▶ _ACTIVITY_: From the first line to the last, write out the records below exactly as they appear.

*** RECORD EXCERPTS Section Begins ***

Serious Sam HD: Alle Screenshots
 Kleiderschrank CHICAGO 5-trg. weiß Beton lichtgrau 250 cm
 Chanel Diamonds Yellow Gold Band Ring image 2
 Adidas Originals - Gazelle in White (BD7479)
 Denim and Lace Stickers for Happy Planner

*** RECORD EXCERPTS Section Ends ***

▶ _WRITTEN RESPONSE_:
Serious Sam HD: Alle Screenshots
 Kleiderschrank CHICAGO 5-trg. weiß Beton lichtgrau 250 cm
 Chanel Diamonds Yellow Gold Band Ring image 2
 Adidas Originals - Gazelle in White (BD7479)
 Denim and Lace Stickers for Happy Planner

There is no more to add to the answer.